No recordaba por qué había elegido los fósforos.
Cuando ya tenía muchos nietos y un día quedó viuda (su marido murió leyendo el diario, sentado en un silloncito de hierro, en el patio, un domingo), la hija menor recordó la escena: su madre temblando, las doscientas veintidós cabezas rojas deslizándose como un pequeño mar en el fondo curvo y blanco del mortero, la bolita mortal, etcétera. Recordó, también, la tarde en que ella se los había contado. Todos eran jóvenes y los tres menores todavía vivían en la casa, el padre acababa de jubilarse, los domingos a la tarde jugaban a los naipes y comían tortas recién horneadas. Su madre les había dicho que cuando era una quinceañera había intentado suicidarse. Se los dijo sin tener por qué, después de terminado un partido, y sirviéndose del plato una porción de bizcochuelo. La hija menor recordó esa tarde y dejó a los niños con la mujer que los cuidaba, sacó el auto del garage y manejó hasta la casa de su madre. La encontró mirando la novela.
¿Nos contaste porque de nuevo querías suicidarte?, preguntó la hija menor.
Sí, a lo mejor sí, contestó ella, que ahora era vieja, amable y sabia.
Después sonrió y hablaron de los nietos, de la niñera y de podar las rosas.

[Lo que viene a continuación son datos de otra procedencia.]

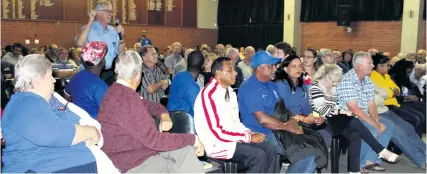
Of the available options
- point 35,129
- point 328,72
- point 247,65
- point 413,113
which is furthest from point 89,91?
point 247,65

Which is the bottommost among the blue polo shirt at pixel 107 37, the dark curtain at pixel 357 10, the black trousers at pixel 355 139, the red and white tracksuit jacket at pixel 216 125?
the black trousers at pixel 355 139

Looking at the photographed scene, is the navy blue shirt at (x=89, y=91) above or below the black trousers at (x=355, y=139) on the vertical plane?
above

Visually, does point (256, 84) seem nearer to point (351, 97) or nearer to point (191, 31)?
point (351, 97)

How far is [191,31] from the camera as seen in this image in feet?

La hija, más tranquila, se despidió con un beso. Pasó por el almacén, compró leche, dos botellas de shampoo, una caja de saquitos de té. Volvió a su casa y encontró a sus niños peleando por el manejo del control remoto y a la niñera peleando, a su vez, con ellos.
Su madre murió tiempo después, de una bala perdida, una noche de año nuevo en que sacó una silla al patio para respirar aire fresco, cuando ya todos sus hijos y sus nietos se habían marchado y ella no lograba aún conciliar el sueño.